Task material
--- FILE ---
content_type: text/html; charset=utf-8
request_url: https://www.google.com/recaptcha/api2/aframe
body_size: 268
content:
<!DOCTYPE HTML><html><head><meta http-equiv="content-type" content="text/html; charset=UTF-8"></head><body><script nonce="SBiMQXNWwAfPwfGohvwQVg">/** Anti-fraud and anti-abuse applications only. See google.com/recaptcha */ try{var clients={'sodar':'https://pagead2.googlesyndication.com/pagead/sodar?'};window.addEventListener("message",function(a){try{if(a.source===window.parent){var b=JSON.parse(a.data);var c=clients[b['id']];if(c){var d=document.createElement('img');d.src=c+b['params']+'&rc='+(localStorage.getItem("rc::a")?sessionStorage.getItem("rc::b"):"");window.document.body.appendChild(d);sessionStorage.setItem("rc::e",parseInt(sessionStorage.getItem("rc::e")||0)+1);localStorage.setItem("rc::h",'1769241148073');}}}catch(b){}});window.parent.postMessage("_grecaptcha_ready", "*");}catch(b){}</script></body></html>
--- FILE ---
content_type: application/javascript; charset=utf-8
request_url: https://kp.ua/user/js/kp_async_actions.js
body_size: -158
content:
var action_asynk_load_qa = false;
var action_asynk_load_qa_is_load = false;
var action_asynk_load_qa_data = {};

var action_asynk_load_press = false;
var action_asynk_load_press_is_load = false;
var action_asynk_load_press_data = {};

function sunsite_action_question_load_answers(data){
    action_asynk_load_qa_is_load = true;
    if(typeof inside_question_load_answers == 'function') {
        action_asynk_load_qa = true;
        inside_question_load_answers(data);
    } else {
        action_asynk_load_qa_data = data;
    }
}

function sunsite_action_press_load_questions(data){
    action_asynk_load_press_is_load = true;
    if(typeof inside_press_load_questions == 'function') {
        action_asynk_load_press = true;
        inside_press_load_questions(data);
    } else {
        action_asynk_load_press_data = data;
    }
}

What the exercise asks
Reproduce exactly the lines from the one with "action_asynk_load_qa_data = data;" through the end of the entries above, both ends included.

Finished exercise
        action_asynk_load_qa_data = data;
    }
}

function sunsite_action_press_load_questions(data){
    action_asynk_load_press_is_load = true;
    if(typeof inside_press_load_questions == 'function') {
        action_asynk_load_press = true;
        inside_press_load_questions(data);
    } else {
        action_asynk_load_press_data = data;
    }
}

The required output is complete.